The Strengthening U.S. Dollar

The United States’ currency has recently attained its highest level in years when measured against many foreign currencies. For instance, the euro (€)began the year 2015 trading at about $1.20 in U.S. dollars – six months earlier it stood at $1.35. Expressed another way, a dollar six months earlier cost about €.73 but now would cost about €.83, signifying a rise by the dollar of almost 10%. (The “euro” is a currency in use since the 1990s by many countries which are members of the European Union.) This is the highest level for the dollar versus the euro in over four years, coming in the wake of comments by the European Central Bank President suggesting increased monetary stimulus in the near future which could further weaken the euro. Similarly, the dollar has increased by over 3% against the British pound (£)and over 2% against the yen (¥) during 2014.The U.S. Dollar Index, which measures the greenback against six major currencies, recently hit its highest level in over eight years.

Many of the factors accounting for this stronger dollar reflect the relative weaknesses of most of the world’s economies rather than strength of the American economy. The United States central bank – the Federal Reserve – appears ready raise interest rates in 2015, unlike other central banks such as those of the European Union as mentioned above or Japan’s central bank. (Fixed-income investors tend to buy currencies yielding the highest rates.)Furthermore, while the economies of many European and Asian countries have been showing little or no real growth, the United States has recently enjoyed several quarters of growth at an annualized rate of 3% or more. (Investors also tend to invest in the fastest-growing economies.) Finally, the U.S. trade deficit has been narrowing from increased domestic shale oil production –U.S.Energy Department estimates indicate that in 2015 imported oil will account for about 20% of U.S. consumption, down from 60% ten years earlier. (A decreasing trade deficit makes foreign countries more inclined to lend to the United States as a creditworthy borrower.)

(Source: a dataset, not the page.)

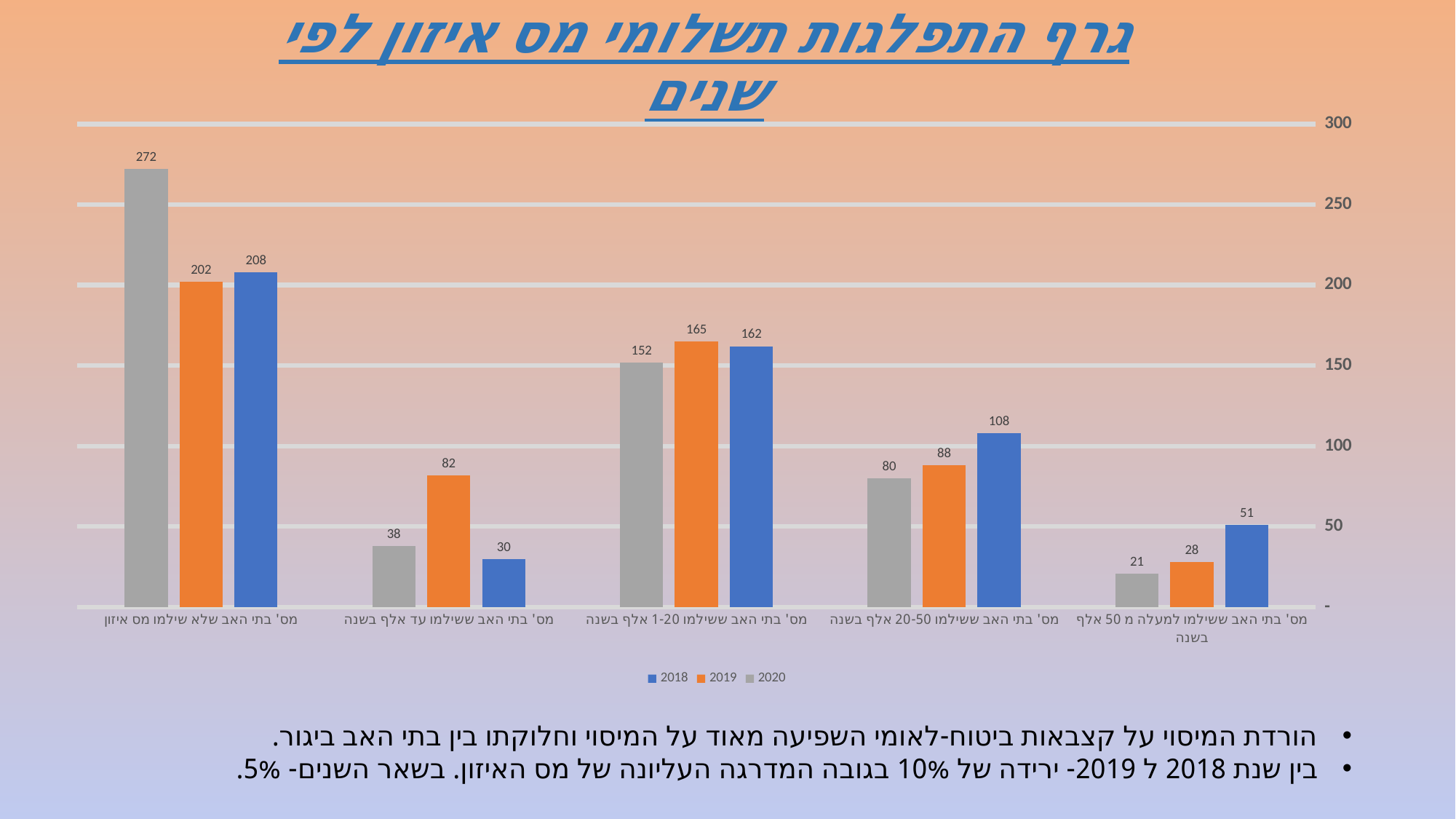
Is the 2019 value for "מס' בתי האב ששילמו 1-20 אלף בשנה" greater or less than 150? greater How many series does the legend list? 3 What is the 2018 value for the category "מס' בתי האב ששילמו למעלה מ 50 אלף בשנה"? 51 Which colour represents the 2019 series in the legend? orange For the category "מס' בתי האב ששילמו 20-50 אלף בשנה", which is larger: the 2018 value or the 2020 value? 2018 What is the difference between the 2020 and 2019 values for "מס' בתי האב שלא שילמו מס איזון"? 70 What is the 2020 value for the category "מס' בתי האב שלא שילמו מס איזון"? 272 Which category has the lowest 2020 value? מס' בתי האב ששילמו למעלה מ 50 אלף בשנה Which category has the highest 2018 value? מס' בתי האב שלא שילמו מס איזון What kind of chart is shown on the slide? bar chart How many categories are shown on the x axis? 5 What is the 2019 value for the category "מס' בתי האב ששילמו עד אלף בשנה"? 82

What does a stronger dollar mean? For the American consumer it means cheaper imported goods and foreign travel, which will also tend to keep price inflation low. However for the American equities investor it means reduced foreign demand which decreases the value of profits earned from foreign sales. For example, Coca-Cola expects the current quarter’s per-share earnings to be 9% lower and McDonald’s expects its fourth-quarter profits to be 6 cents a share lower because of the dollar’s recent strength. Commodities investors can expect the strong dollar to reduce the value of investments such as gold and other precious metals.